(Dataset rows)
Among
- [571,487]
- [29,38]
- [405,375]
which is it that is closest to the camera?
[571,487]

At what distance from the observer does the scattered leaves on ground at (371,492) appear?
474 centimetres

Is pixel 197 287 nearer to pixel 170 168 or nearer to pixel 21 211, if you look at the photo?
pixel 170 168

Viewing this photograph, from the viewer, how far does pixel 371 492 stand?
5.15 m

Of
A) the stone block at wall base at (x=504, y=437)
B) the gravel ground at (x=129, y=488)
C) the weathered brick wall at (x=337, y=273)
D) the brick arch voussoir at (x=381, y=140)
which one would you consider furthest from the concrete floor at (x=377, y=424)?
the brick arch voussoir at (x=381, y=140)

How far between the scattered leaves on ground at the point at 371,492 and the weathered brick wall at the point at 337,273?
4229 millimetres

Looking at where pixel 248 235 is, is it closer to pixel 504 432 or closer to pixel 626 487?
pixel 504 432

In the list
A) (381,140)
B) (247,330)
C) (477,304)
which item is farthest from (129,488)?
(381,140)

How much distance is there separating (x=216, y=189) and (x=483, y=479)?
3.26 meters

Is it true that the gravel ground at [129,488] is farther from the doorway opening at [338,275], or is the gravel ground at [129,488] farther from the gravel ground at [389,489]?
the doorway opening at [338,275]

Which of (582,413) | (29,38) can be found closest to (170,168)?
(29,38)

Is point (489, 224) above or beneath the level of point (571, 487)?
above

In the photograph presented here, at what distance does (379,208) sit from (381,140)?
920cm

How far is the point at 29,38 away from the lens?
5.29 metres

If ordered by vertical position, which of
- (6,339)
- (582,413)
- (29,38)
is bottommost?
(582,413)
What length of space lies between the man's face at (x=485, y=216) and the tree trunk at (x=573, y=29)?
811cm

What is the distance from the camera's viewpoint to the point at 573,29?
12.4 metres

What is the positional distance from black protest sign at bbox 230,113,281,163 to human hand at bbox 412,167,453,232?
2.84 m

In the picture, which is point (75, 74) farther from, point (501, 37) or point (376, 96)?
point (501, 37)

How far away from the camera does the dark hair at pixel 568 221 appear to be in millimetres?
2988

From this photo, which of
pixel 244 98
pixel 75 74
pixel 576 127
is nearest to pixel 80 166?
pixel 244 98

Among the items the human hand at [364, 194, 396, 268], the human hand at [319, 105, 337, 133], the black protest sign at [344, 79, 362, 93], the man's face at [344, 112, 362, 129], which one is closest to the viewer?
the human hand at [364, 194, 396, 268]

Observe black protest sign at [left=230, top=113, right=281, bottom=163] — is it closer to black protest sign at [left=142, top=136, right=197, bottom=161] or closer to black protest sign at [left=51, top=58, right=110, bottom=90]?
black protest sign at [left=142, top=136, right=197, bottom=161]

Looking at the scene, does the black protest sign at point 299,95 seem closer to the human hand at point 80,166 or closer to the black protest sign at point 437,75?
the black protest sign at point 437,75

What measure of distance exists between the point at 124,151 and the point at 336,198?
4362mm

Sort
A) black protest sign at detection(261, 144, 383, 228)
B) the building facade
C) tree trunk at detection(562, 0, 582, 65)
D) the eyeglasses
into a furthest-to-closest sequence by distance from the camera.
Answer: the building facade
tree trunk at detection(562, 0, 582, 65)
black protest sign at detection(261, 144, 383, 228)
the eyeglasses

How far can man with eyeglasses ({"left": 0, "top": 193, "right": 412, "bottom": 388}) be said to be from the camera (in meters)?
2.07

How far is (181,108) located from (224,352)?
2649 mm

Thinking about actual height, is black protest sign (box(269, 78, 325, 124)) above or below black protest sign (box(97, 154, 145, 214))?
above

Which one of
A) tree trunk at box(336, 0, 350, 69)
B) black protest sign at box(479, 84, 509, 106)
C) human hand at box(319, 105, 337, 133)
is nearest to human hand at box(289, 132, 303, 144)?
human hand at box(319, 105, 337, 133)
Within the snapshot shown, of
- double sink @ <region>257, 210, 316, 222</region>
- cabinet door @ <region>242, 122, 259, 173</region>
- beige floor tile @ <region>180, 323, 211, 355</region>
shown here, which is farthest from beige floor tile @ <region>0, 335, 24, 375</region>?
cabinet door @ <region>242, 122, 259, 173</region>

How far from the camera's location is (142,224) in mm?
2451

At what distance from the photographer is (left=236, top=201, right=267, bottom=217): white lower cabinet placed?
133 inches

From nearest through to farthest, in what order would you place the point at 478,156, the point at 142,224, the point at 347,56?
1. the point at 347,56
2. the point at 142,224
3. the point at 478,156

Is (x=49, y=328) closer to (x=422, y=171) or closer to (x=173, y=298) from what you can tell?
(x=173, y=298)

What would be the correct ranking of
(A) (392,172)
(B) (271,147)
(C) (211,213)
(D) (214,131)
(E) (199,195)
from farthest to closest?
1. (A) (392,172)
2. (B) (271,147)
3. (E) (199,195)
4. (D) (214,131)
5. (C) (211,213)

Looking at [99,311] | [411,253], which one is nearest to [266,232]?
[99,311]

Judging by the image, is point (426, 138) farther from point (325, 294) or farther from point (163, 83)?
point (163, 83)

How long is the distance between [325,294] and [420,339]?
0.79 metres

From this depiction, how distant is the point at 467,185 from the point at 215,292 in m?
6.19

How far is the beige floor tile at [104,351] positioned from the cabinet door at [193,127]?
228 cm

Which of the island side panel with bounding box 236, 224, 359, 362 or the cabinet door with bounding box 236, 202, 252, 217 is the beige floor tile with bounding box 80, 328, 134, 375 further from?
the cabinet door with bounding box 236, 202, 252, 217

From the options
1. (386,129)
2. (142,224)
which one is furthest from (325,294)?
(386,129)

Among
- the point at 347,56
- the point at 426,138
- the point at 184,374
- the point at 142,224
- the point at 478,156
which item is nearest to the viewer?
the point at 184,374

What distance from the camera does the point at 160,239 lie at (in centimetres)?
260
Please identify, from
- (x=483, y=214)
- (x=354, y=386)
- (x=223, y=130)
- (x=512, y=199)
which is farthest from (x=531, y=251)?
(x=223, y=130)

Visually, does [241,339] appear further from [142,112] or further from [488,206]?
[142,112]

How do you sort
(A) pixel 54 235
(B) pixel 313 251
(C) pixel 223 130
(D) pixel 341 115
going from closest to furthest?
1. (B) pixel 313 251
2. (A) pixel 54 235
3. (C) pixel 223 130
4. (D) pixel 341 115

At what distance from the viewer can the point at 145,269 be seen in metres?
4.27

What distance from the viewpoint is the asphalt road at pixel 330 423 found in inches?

• _WHAT TO DO_
Rewrite the listing above with "weathered brick wall" swapped for "old brick wall" at every occurrence, keeping everything else unchanged.

• _EXPECTED ANSWER_
Among
- [571,487]
- [29,38]
- [405,375]
which is it that is closest to the camera?
[571,487]

At what distance from the observer does the scattered leaves on ground at (371,492) appear?
474 centimetres

Is pixel 197 287 nearer to pixel 170 168 or nearer to pixel 21 211, if you look at the photo?
pixel 170 168

Viewing this photograph, from the viewer, how far does pixel 371 492 stand?
5.15 m

Of
A) the stone block at wall base at (x=504, y=437)
B) the gravel ground at (x=129, y=488)
C) the old brick wall at (x=337, y=273)
D) the brick arch voussoir at (x=381, y=140)
which one would you consider furthest from the concrete floor at (x=377, y=424)?
the brick arch voussoir at (x=381, y=140)

How far between the scattered leaves on ground at the point at 371,492 and the old brick wall at the point at 337,273?
4229 millimetres

Looking at where pixel 248 235 is, is it closer to pixel 504 432 or closer to pixel 626 487?
pixel 504 432

In the list
A) (381,140)
B) (247,330)
C) (477,304)
which item is farthest from (129,488)?
(381,140)

How much distance is there separating (x=216, y=189) and (x=483, y=479)?
3.26 meters

Is it true that the gravel ground at [129,488] is farther from the doorway opening at [338,275], or is the gravel ground at [129,488] farther from the gravel ground at [389,489]?
the doorway opening at [338,275]

Which of (582,413) | (29,38) can be found closest to (170,168)?
(29,38)

Is point (489, 224) above or beneath the level of point (571, 487)?
above

In the photograph presented here, at what distance does (379,208) sit from (381,140)?
920cm

How far is the point at 29,38 away from the lens?
5.29 metres

If ordered by vertical position, which of
- (6,339)
- (582,413)
- (29,38)
is bottommost?
(582,413)
What length of space lies between the man's face at (x=485, y=216) and the tree trunk at (x=573, y=29)?
811cm

What is the distance from the camera's viewpoint to the point at 573,29?
12.4 metres

What is the positional distance from black protest sign at bbox 230,113,281,163 to human hand at bbox 412,167,453,232?
2.84 m

In the picture, which is point (75, 74) farther from, point (501, 37) or point (376, 96)?
point (501, 37)

How far away from the camera does the dark hair at pixel 568 221 appear to be in millimetres?
2988

From this photo, which of
pixel 244 98
pixel 75 74
pixel 576 127
is nearest to pixel 80 166?
pixel 244 98

Among the items the human hand at [364, 194, 396, 268], the human hand at [319, 105, 337, 133], the black protest sign at [344, 79, 362, 93], the man's face at [344, 112, 362, 129], which one is closest to the viewer?
the human hand at [364, 194, 396, 268]

Observe black protest sign at [left=230, top=113, right=281, bottom=163] — is it closer to black protest sign at [left=142, top=136, right=197, bottom=161] or closer to black protest sign at [left=51, top=58, right=110, bottom=90]?
black protest sign at [left=142, top=136, right=197, bottom=161]

Looking at the scene, does the black protest sign at point 299,95 seem closer to the human hand at point 80,166 or closer to the black protest sign at point 437,75?
the black protest sign at point 437,75

What measure of distance exists between the point at 124,151 and the point at 336,198?
4362mm

Sort
A) black protest sign at detection(261, 144, 383, 228)
B) the building facade
C) tree trunk at detection(562, 0, 582, 65)
D) the eyeglasses
into a furthest-to-closest sequence by distance from the camera.
Answer: the building facade
tree trunk at detection(562, 0, 582, 65)
black protest sign at detection(261, 144, 383, 228)
the eyeglasses

How far can man with eyeglasses ({"left": 0, "top": 193, "right": 412, "bottom": 388}) be said to be from the camera (in meters)?
2.07

How far is (181,108) located from (224,352)?
2649 mm

Thinking about actual height, is black protest sign (box(269, 78, 325, 124)) above or below black protest sign (box(97, 154, 145, 214))?
above

Which one of
A) tree trunk at box(336, 0, 350, 69)
B) black protest sign at box(479, 84, 509, 106)
C) human hand at box(319, 105, 337, 133)
is nearest to human hand at box(289, 132, 303, 144)?
human hand at box(319, 105, 337, 133)
Within the snapshot shown, of
- double sink @ <region>257, 210, 316, 222</region>
- cabinet door @ <region>242, 122, 259, 173</region>
- beige floor tile @ <region>180, 323, 211, 355</region>
shown here, which is farthest from beige floor tile @ <region>0, 335, 24, 375</region>?
cabinet door @ <region>242, 122, 259, 173</region>

How far from the camera's location is (142,224) in mm?
2451

At what distance from the photographer is (left=236, top=201, right=267, bottom=217): white lower cabinet placed?
133 inches

From nearest through to farthest, in what order would you place the point at 478,156, the point at 142,224, the point at 347,56?
1. the point at 347,56
2. the point at 142,224
3. the point at 478,156

Is (x=49, y=328) closer to (x=422, y=171) or closer to (x=173, y=298) from what you can tell?
(x=173, y=298)

What would be the correct ranking of
(A) (392,172)
(B) (271,147)
(C) (211,213)
(D) (214,131)
(E) (199,195)
from farthest to closest?
1. (A) (392,172)
2. (B) (271,147)
3. (E) (199,195)
4. (D) (214,131)
5. (C) (211,213)

Looking at [99,311] | [411,253], which one is nearest to [266,232]?
[99,311]

Judging by the image, is point (426, 138) farther from point (325, 294) or farther from point (163, 83)?
point (163, 83)

How long is the distance between [325,294] and [420,339]?
0.79 metres

From this depiction, how distant is the point at 467,185 from the point at 215,292 in m?
6.19

How far is the beige floor tile at [104,351] positioned from the cabinet door at [193,127]?
228 cm

Which of the island side panel with bounding box 236, 224, 359, 362 or the cabinet door with bounding box 236, 202, 252, 217 is the beige floor tile with bounding box 80, 328, 134, 375 further from?
the cabinet door with bounding box 236, 202, 252, 217

From the options
1. (386,129)
2. (142,224)
which one is furthest from (325,294)?
(386,129)

Among
- the point at 347,56
- the point at 426,138
- the point at 184,374
- the point at 142,224
- the point at 478,156
which item is nearest to the viewer?
the point at 184,374

What distance from the camera does the point at 160,239 lie at (in centimetres)?
260
Please identify, from
- (x=483, y=214)
- (x=354, y=386)
- (x=223, y=130)
- (x=512, y=199)
which is farthest from (x=531, y=251)?
(x=223, y=130)

Visually, does [241,339] appear further from [142,112] or further from [488,206]?
[142,112]

How do you sort
(A) pixel 54 235
(B) pixel 313 251
(C) pixel 223 130
(D) pixel 341 115
going from closest to furthest?
1. (B) pixel 313 251
2. (A) pixel 54 235
3. (C) pixel 223 130
4. (D) pixel 341 115

At what distance from the viewer can the point at 145,269 be seen in metres?
4.27

What distance from the viewpoint is the asphalt road at pixel 330 423 found in inches?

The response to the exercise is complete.